Be A Prepared Trader – Especially In The Summer

Posted in: Trading Article

Summer trading is upon us and many times that means slow markets.

But just as in life, we can’t get lulled into going through the motions when grinding price action takes over our screens.

So let’s have a conversation about how markets can change their behavior very quickly.

They can move from very quiet ranging markets to very busy and often directional markets in a very short space of time.

This can happen in summer markets when news is released and markets get a jolt, or it can happen leading into a highly anticipated risk event such as a Fed meeting or Non-Farm Payrolls release.

In fact this could apply just as much to the reverse scenario, where traders are anticipating a quiet market and so get their business done early, creating a very slow environment for the remainder of the session.

Whether trading is slow or it’s fast, the issue is that it can be a struggle to trade effectively when the market switches gears quickly.

Is Trading About Preparation?  I Say Yes!

I believe that much of trading comes down to preparation.

For example, too many traders come into work on what they feel will be a quiet day and fail to plan for the possibility of the market breaking out.

Errors are then easier to make when you’re trying to assess as well as plan while the market is unfolding at a rate that can put you to sleep.

  • It could be that you fail to spot the break at all and continue to play the range extremes.
  • It  be the case that you just don’t believe a break enough to hold on to a position and you only take a few ticks or that you miss a good entry location and start chasing the market until you finally get a trade executed – just when the market turns!

There have been times in the past where I’ve been caught right at the very top!

The problem with these issues is it can carry over to your next trade – and the big part of being a successful trader is minimizing errors and the compounding affect they can have.

If you are going to trade on any day whatsoever, you must effectively prepare and account for possible market conditions and scenarios.

 

Know What To Prepare For

Imagine you think today might be a quiet day, you may look at preparing for the following scenario:

  1. Primary market session opens up
  2. Traders test one way and then the other
  3. Once initial trading is complete, further tests of either side to explore for action may take place
  4. If no new interest is found at the extremes (i.e. there is no breakout) then the market may be range bound
  5. If market starts to move quicker, watch for breakout and for possible news reports
  6. In event of breakout, enter market only when pullback to good location occurs in order to minimize risk

This is a  basic outline of just one scenario and would need to be filled out with market specifics and your own trading methodology.

It could branch out into different scenarios very easily.

What if the market initially tests one way and finds a whole heap of order waiting to be filled?

What would you look for and how would you attempt to trade in this situation?

Even though it’s very simple, lots of people don’t do it properly if at all before they trade and especially on what they deem to be a quiet day.

But then if it does move, the potential is definitely there to get into trouble.

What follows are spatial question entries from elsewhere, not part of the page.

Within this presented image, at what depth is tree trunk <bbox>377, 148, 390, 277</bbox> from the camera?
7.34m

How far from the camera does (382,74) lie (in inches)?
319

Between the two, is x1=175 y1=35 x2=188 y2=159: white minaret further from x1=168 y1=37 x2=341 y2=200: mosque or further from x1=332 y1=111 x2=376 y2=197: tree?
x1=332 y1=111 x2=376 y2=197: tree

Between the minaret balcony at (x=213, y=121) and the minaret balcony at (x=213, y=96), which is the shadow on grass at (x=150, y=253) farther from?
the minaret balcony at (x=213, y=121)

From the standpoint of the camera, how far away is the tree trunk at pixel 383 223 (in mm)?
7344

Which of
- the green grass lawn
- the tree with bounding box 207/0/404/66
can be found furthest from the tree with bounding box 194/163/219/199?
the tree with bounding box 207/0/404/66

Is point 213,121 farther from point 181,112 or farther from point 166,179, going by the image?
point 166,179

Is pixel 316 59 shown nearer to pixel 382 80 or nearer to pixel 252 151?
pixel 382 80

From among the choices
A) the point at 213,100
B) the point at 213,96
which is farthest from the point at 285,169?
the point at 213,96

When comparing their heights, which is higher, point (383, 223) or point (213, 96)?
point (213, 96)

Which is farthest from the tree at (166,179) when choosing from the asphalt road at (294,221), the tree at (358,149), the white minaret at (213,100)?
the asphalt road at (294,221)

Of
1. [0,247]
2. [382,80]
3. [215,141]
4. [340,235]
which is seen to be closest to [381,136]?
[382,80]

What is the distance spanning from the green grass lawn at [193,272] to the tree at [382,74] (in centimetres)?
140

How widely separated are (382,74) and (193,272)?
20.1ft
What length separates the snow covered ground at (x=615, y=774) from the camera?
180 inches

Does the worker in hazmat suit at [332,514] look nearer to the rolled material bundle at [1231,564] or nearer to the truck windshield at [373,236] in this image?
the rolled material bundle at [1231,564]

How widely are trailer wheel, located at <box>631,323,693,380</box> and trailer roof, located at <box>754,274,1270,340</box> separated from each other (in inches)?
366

Generally, the simpler things are the less value people assign to them. Would you agree with that?

 

Didn’t Prepare?  Take A Day Off

The other option in the case of a potentially quiet day is to just do something else and not trade at all.

However, if this is what you decide to do but you still monitor the market at the same time, you must be disciplined to not do anything!

If you don’t prepare, don’t trade just because the market starts moving unexpectedly. That can lead to problems.

If you do prepare but choose a specific set of conditions which are required for you to enter the market, then stick to them! Don’t take a trade out of boredom!

The last scenario is when it’s going to be quiet and people want to get their business done early. The market moves in a sustained direction for a while then just stops.

If you haven’t covered this scenario in the context of the broader market, then you could be banging away at perfectly reasonable trend continuation trades when really, your entry is somewhere toward the wrong extreme of what is to become a new range.

 

One Directional Day

Assessing the possibility of a “one-move” session can be difficult sometimes especially for a newer trader.

However, there are a few simple clues to help you deduce that this scenario has a high likelihood.

Time of the year is generally important.

When lots of traders are likely to be on holiday, those stuck in the office probably won’t want a long day or to get into trouble in a quiet market right before they go off on holiday with the family.

There’s nothing worse than having taken a big hit in the market, to then have to seem happy in front of the family or to try to come up with something when they ask why you’re in a bad mood!!

Then there’s whether or not there’s a scheduled economic release or speech. Holiday, holiday Friday or otherwise, if market moving information is due to be released then there’s a much greater chance that it’ll be busy.

So when it comes down to being able to run with the market when it switches gears in times such as the summer, preparation for different scenarios prior to trading each day is critical.

Fail to prepare, prepare to fail

I can’t emphasize enough just how important this is for trading.

In fact, I would say that most issues arise for traders either directly because of or at least relating to preparation in its various forms.